How can a second mortgage on your house be able to foreclose when you are still current on your first mortgage?

If your second mortgage payments are not paid on time, the second Trust Deed lender can make the decision of foreclosing. But what happens to your first mortgage if you are still current on it?

First its important to understand what is a second mortgage trust deed.

Second mortgages are loans tied to a property that are second or subordinate to the original first loan and will receive pay off only after the original mortgage has been paid off.

It can be a standard fixed payment loan, or a line of credit that you can pull from. Home Equity Lines of Credit (“HELOC”) loans are an example of secondary mortgages if they are subordinate to the first. Being riskier to lenders due to the fact that secondary loans only get paid after the first, the interest rate on a second mortgage is usually higher than the first.

Second mortgages are commonly used to pay for large expenditures such as college tuition fees, home remodeling, or the purchase of a car; there are some cases in which homeowners use a second mortgage to consolidate other debts at a lower rate.

What happens if you stop paying your second mortgage?

After giving you a certain amount of time to catch up on your payments, the second mortgage lender will review the value of your home to see how much equity is in your house.

Since the first mortgage is the original one, it tops the list of priorities and has to be paid first entirely with the money from the foreclosure.

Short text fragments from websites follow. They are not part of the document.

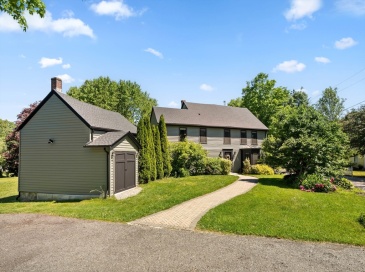 11 Old Cmn, Millbury, Massachusetts, 5 Bedrooms Bedrooms, 9 Rooms Rooms,2 BathroomsBathrooms,Residential,For Sale,Old Cmn,73536370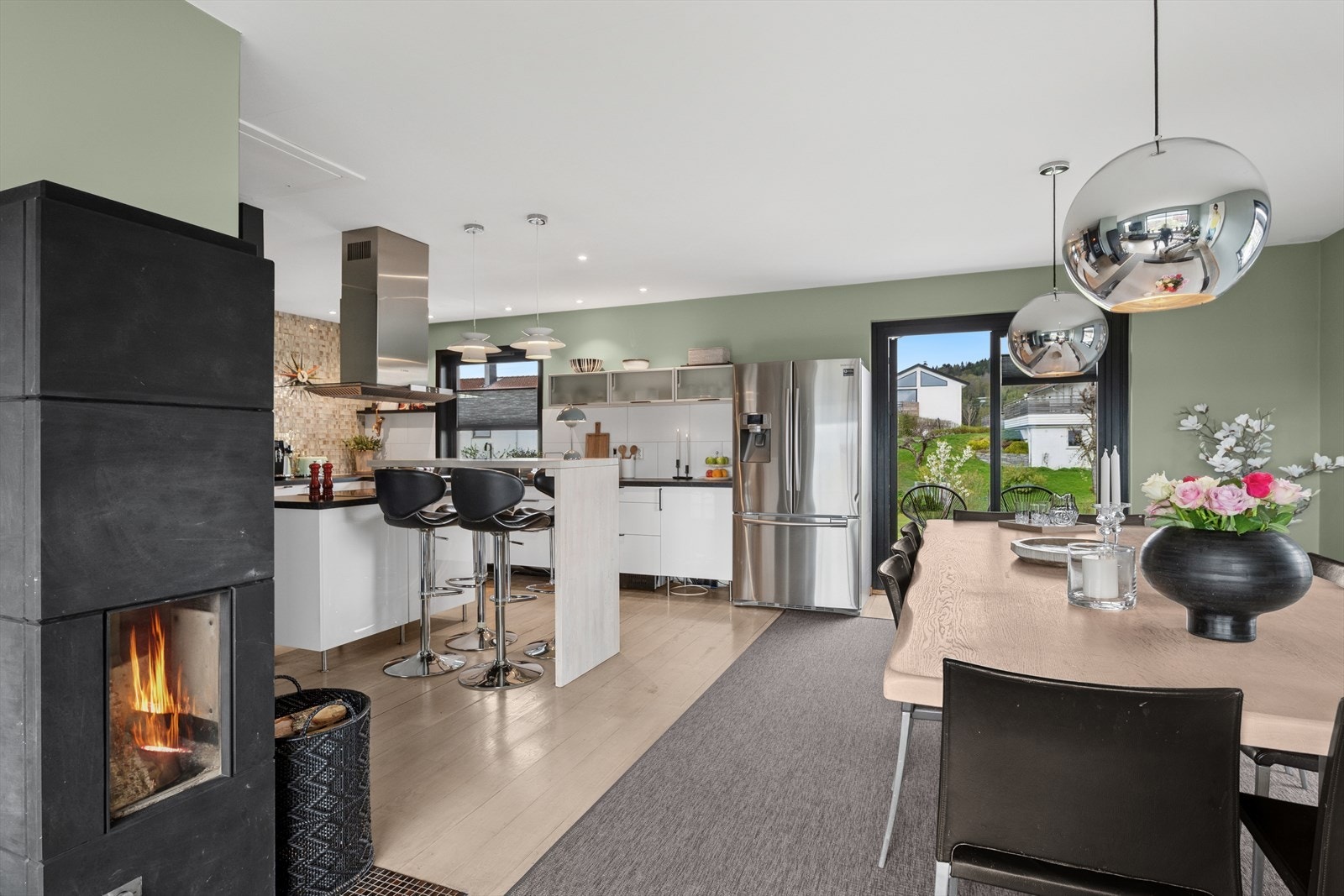 Romslig stue med store vindusflater som slipper inn mye naturlig lys. Stuens gode størrelse gir deg flere alternativer mtp møblering. Galleribilde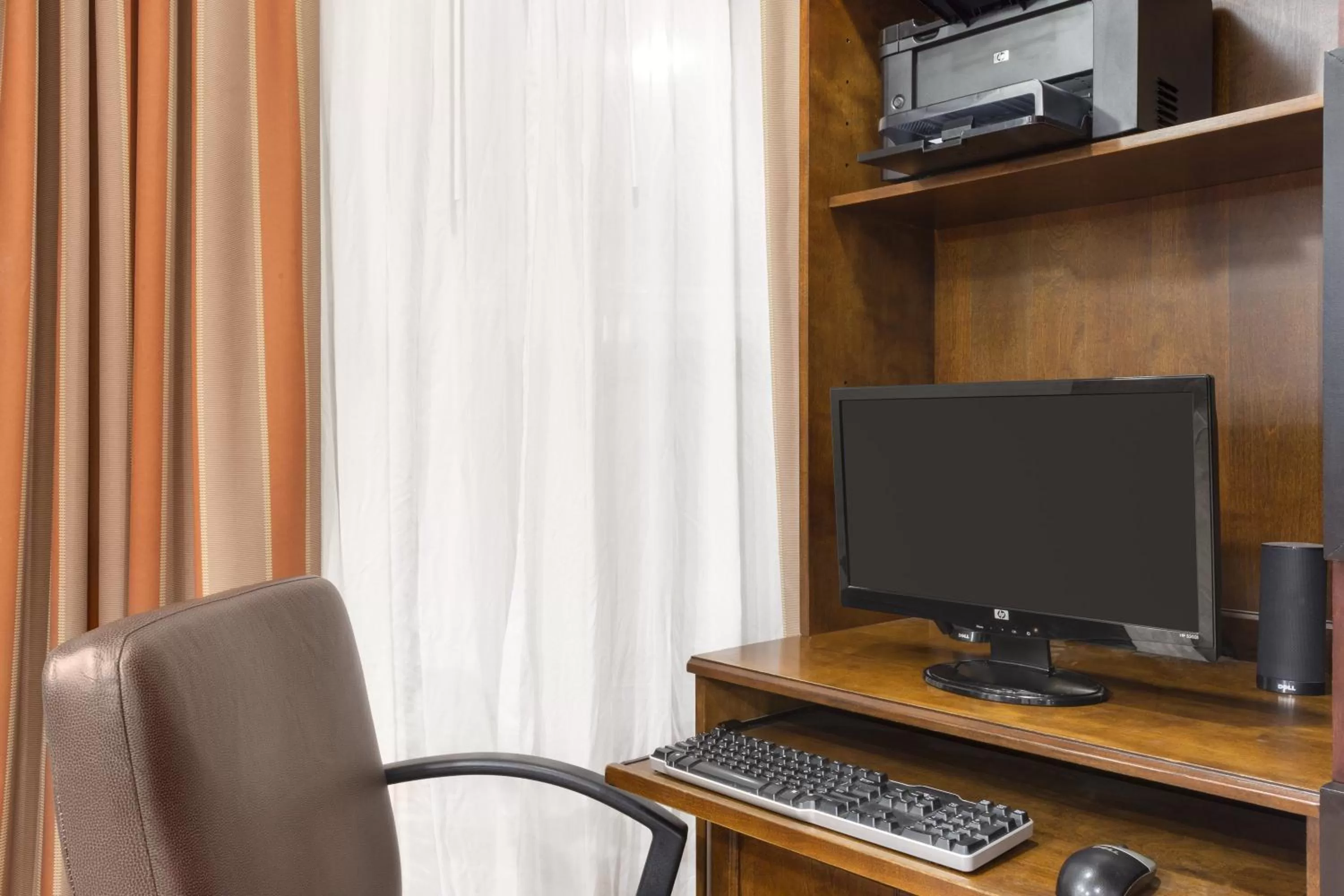 Business facilities, TV/Entertainment Center in Country Inn & Suites by Radisson, Knoxville West, TN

Whatever is left pays the second. If there is enough equity to cover the first mortgage and the second mortgage, the second mortgage lender will initiate the foreclosure process. The second lender also has to consider the cost and fees associated with foreclosure.

If there is not enough equity for a foreclosure to cover at least most of the second trust deed loan, the lender will consider other options. One option is to keep the loan in place and accrue the payments with late fees and hope that eventually the property’s value will increase to cover the second mortgage. Another option is the second mortgage lender will sue the homeowner, and place a writ on their income.

The best way to avoid second mortgage foreclosure

The first tip will be not to fall behind with your payments; the second mortgage lenders have higher rates so your attention should be equally distributed to both loans. If you have already fallen behind, the bank representative may give you a chance and discuss a forbearance plan to resolve the missed payment and get back on track. They want to avoid costly legal routes including suing or foreclosure.

Many lenders will do a loan modification program that can help you make your payments more affordable. All these procedures must be done in time because if you receive the 30, 60 or 90-day notice your chances of getting more credit or reprogramming options are lost.